Y que el tiempo ponga todo en su lugar

Ahora bien, a cambio de la guitarra recibí una copia de la Constitución Argentina. Es una edición de bolsillo, con las hojas amarillentas y olor a humedad, con un poco de cosa vieja. Fue un gesto hermoso. Se ve que él no es una persona que lea mucho, después de todo me confesó que le gustaban los libros de Albert Espinosa (y no es crítica, de hecho Todo lo que hubiéramos sido tú y yo si no fuéramos tú y yo me gustó muchísimo). Quiero decir que en su casa no debe haber mucha biblioteca. Pero así y todo él quería regalarme algo. Justo estaba estudiando para mi examen de Derecho y Economía de los Medios (mi materia némesis) y me escuchó comentarle a mi compañera que no tenía una Constitución para consultar.
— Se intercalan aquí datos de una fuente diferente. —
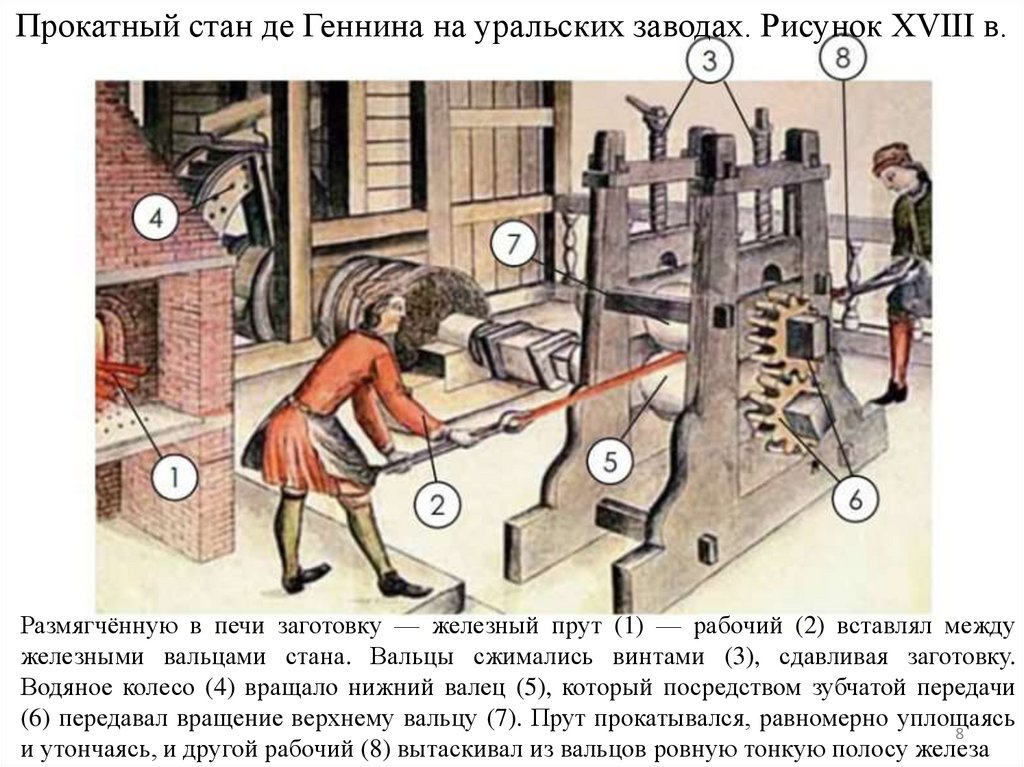 Прокатный стан де Геннина на уральских заводах. Рисунок XVIII в.

3
8
4
7
1
2
5
6

Размягчённую в печи заготовку — железный прут (1) — рабочий (2) вставлял между железными вальцами стана. Вальцы сжимались винтами (3), сдавливая заготовку. Водяное колесо (4) вращало нижний валец (5), который посредством зубчатой передачи (6) передавал вращение верхнему вальцу (7). Прут прокатывался, равномерно уплощаясь и утончаясь, и другой рабочий (8) вытаскивал из вальцов ровную тонкую полосу железа

8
Y yo que insistía en que no necesitaba nada en forma de agradecimiento. Mi cara cuando apareció con esa libretita de pocas hojas, toda desencajada y desubicada en el mundo. Si no es una de las primeras ediciones, se acerca mucho. Me sentí tan conmovida que no sé cómo contarlo. Fue maravilloso. Quizás no lea jamás esas páginas (de hecho, es altamente probable que no lo haga), pero cada vez que esté ordenando o, simplemente, me cruce con la pila de libros... La voy a encontrar. Y voy a sonreír, por la ocurrencia de un compañero de trabajo y la amabilidad, bondad, empatía de otro ser humano.